La resistenza viene limitata dall’ipossia dei muscoli scheletrici e fondamentalmente dalla capacità del muscolo di estrarre ossigeno. Di fatto, la limitazione non è tanto un fattore di dipendenza della portata del miocardio, quanto un fattore di dipendenza di adattamento della muscolatura scheletrica. 

L’allenamento induce un aumento delle dimensioni e del numero di mitocondri e un aumento dell’attività enzimatica mitocondriale (per unità di massa muscolare). Questi due fattori, in connessione tra loro, inducono un aumento della potenza della trasformazione di energia a livello muscolare. 

A fronte di un incremento della resistenza di tre/cinque volte, l’incremento della densità e quantità mitocondriale e della capacità ossidativa è di due volte, mentre il V02max subisce un incremento pari al 10-14%. L’allenamento induce modificazioni che conducono all’aumento del contenuto di mioglobina nei muscoli immediatamente implicati, oltre ad adattamenti mitocondriali, come ampiamente indicato in precedenza. 

Se si producono valori di lattacidemia (quantità di acido lattico nel sangue) minori a carichi superiori,vuol dire che l’allenamento è stato svolto correttamente. 

L’eliminazione dall’ambiente ematico del lattato prodotto avviene attraverso la metabolizzazione di questa sostanza da parte del miocardio, del fegato, dell’attività ossidativa dei muscoli in allenamento. 

Con l’aumento della velocità di eliminazione del lattato si verificano valori di lattato (La-) inferiori durante l’esecuzione dei lavori. 

Lo sviluppo della capacità di resistenza, in associazione con uno sviluppo della forza, consente un aumento della velocità di gara. 

Un allenamento mirato verso la qualità della preparazione muscolare è utile per il miglioramento delle:  

  • capacità contrattili: 
  • capacità ossidative: 
  • caratteristiche ossidative. 

Ogni atto di relazione (quindi anche l’attività fisica) si realizza attraverso una contrazione muscolare, quindi attraverso una espressione di forza.

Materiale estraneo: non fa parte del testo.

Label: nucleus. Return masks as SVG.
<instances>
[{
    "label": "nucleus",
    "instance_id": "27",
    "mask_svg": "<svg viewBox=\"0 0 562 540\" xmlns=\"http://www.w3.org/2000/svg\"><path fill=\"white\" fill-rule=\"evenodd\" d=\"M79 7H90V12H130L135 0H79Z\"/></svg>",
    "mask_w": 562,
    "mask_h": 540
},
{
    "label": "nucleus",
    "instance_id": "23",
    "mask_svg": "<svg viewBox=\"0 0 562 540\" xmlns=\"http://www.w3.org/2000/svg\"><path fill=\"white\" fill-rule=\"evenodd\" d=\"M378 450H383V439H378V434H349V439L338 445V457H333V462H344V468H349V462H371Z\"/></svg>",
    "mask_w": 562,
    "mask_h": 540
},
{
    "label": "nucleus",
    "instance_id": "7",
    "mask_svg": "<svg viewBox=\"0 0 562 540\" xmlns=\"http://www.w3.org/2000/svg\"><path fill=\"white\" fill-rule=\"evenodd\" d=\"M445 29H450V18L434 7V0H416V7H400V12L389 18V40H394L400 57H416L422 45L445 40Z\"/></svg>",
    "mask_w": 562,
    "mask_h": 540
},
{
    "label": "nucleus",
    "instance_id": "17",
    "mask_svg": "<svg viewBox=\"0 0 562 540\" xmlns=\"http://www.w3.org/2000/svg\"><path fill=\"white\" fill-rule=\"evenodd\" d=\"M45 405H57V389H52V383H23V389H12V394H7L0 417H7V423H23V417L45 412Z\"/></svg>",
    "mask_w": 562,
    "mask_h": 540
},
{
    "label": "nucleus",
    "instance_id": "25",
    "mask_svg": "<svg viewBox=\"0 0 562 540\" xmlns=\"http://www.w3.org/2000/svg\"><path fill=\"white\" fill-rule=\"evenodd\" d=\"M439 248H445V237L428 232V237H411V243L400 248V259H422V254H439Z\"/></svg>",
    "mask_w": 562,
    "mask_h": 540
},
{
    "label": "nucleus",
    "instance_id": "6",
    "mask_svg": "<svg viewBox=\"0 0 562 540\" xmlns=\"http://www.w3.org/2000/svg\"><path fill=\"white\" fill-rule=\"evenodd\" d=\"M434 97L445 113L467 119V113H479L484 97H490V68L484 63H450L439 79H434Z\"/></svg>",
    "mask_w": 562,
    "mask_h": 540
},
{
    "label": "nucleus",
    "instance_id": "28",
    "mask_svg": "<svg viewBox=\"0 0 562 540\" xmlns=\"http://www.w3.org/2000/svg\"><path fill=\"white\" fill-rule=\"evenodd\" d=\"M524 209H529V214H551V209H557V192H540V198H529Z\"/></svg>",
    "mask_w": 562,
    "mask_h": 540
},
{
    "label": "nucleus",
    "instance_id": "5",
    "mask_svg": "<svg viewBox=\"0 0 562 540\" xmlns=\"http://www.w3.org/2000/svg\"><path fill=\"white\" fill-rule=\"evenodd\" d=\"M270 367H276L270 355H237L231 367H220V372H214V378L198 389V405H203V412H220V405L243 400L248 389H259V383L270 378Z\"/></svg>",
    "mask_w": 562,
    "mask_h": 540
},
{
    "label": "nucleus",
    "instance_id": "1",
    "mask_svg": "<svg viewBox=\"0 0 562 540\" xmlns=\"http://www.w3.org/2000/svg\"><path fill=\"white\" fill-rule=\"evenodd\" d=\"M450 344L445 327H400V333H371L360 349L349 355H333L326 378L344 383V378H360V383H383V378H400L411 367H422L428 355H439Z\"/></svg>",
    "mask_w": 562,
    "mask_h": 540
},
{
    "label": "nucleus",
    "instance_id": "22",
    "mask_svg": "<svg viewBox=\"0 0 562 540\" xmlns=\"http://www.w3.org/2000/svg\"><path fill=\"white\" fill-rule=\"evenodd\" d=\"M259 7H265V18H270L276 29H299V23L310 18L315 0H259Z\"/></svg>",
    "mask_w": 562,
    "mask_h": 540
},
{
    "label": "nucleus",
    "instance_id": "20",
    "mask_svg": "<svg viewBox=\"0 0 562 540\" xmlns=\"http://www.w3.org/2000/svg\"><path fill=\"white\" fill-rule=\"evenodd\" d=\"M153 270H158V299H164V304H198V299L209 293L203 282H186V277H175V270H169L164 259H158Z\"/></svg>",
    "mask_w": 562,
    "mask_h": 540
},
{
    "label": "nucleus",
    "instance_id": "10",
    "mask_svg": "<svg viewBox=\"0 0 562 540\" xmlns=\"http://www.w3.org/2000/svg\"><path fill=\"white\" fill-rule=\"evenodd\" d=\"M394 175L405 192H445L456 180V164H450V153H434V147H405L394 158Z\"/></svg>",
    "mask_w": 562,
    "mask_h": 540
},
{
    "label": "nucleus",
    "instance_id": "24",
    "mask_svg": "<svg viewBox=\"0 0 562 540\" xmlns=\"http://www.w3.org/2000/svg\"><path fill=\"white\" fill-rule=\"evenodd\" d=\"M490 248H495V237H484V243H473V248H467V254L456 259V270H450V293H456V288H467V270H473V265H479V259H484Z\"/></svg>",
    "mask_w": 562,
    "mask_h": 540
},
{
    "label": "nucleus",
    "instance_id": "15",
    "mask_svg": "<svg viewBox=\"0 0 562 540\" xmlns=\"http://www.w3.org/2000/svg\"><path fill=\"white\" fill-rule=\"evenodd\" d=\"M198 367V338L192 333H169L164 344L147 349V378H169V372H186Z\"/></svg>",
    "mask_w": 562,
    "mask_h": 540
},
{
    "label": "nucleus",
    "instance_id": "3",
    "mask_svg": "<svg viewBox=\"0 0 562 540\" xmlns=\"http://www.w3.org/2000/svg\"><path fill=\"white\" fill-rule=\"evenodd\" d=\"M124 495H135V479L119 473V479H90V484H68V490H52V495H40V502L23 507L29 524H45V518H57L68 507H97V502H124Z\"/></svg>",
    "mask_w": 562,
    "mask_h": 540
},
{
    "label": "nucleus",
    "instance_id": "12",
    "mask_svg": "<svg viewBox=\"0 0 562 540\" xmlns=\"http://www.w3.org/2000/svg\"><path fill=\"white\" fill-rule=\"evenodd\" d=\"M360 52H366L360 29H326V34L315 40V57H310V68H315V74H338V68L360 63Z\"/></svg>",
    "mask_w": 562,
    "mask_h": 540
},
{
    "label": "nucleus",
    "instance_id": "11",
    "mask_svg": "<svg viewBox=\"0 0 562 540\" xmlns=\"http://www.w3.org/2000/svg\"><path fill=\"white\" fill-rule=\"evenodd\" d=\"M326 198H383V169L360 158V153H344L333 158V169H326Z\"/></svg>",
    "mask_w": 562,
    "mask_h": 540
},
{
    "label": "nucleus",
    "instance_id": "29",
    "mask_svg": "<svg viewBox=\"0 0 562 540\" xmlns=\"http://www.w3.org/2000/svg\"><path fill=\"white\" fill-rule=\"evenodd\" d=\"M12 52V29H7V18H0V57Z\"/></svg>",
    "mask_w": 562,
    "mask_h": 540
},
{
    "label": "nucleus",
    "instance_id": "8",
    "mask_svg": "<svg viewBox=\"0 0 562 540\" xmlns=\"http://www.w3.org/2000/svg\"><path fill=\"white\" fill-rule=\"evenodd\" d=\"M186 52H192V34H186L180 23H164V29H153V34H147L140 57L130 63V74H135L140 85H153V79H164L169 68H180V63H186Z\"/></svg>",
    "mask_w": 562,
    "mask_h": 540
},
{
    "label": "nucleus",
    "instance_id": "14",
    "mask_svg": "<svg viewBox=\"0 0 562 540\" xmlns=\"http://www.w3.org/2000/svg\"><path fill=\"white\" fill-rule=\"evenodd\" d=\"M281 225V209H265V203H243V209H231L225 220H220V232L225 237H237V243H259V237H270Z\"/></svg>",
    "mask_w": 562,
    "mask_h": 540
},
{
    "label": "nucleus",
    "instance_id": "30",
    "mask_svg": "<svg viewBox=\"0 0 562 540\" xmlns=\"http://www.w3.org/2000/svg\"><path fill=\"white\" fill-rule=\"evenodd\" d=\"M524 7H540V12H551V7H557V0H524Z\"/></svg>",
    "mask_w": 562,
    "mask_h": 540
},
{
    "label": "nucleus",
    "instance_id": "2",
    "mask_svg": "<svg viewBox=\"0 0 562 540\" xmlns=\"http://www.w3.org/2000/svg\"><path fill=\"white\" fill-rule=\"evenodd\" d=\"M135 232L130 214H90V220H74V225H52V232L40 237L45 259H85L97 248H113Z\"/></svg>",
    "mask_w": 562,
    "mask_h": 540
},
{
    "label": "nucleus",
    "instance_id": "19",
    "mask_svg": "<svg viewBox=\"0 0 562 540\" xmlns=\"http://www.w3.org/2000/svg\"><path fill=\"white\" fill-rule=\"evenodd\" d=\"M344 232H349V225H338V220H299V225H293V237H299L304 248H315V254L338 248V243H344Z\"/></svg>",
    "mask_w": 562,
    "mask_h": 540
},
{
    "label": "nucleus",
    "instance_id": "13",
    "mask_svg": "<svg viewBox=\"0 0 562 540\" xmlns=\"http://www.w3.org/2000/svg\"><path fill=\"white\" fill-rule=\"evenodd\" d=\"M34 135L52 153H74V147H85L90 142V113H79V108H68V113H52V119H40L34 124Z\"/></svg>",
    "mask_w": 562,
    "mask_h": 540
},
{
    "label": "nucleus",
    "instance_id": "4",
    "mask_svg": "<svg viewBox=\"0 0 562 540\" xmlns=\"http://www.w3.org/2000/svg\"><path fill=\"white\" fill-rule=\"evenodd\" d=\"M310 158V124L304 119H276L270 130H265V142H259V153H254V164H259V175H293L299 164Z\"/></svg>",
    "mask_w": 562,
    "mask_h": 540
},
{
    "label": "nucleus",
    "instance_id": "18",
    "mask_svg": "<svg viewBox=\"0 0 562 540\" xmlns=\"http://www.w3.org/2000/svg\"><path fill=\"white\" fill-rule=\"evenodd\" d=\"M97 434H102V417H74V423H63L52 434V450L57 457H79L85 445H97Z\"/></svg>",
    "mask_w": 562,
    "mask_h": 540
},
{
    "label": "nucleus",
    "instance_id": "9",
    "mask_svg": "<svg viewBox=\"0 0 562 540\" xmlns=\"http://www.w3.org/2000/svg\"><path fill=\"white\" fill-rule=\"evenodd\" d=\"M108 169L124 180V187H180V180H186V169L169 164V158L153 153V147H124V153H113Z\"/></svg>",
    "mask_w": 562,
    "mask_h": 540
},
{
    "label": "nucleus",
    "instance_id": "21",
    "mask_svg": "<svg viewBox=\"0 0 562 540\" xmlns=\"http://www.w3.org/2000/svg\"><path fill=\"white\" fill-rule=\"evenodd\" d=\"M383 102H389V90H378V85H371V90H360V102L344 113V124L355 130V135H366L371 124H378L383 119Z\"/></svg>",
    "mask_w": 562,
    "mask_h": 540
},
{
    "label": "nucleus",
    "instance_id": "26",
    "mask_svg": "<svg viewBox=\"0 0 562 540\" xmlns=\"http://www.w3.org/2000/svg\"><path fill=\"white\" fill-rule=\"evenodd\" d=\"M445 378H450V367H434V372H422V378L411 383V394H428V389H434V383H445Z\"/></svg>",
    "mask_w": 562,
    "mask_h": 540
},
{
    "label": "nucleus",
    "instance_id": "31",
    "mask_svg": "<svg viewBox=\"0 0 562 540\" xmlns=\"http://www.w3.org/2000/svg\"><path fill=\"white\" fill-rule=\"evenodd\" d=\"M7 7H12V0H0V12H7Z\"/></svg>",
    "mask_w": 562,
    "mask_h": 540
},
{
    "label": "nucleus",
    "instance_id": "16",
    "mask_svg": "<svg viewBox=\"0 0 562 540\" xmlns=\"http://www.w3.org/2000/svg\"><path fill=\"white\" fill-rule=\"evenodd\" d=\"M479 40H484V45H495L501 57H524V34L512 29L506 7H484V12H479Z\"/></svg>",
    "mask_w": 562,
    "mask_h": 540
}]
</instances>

Possiamo tranquillamente ribadire che le varie capacità condizionali sono in realtà differenti modalità di espressione di una sola di esse, la forza.

Tutto dipende dalla forza

Se immaginiamo che un muscolo, per contribuire a trasportare un podista, si contrae migliaia di volte in un allenamento esteso o in una maratona, dobbiamo convenire che l’efficacia e l’efficienza di una contrazione non può che dipendere dalla forza di base che quell’individuo possiede e che ha sviluppato scientemente attraverso l’allenamento.

Maggiore sarà la forza di base (o forza massima), maggior facilità di contrazione e minor dispendio avrà quel muscolo (e quindi potrà riservare le ulteriori potenzialità per incrementare la prestazione).

Ovviamente, parlare di forza in casa di specialisti di endurance diviene difficile, perché immediatamente ci si pone il problema che, se aumenta la forza, avremo una maggiore sezione trasversa del muscolo e quindi maggiore superficie da irrorare, maggior peso da trasportare, ecc. Esistono tuttavia metodologie di sviluppo della forza (segnatamente quelle di applicazione specifica) che consentono di lavorare sulla muscolatura direttamente interessata a quel determinato sforzo limitando al massimo l’aumento della massa muscolare.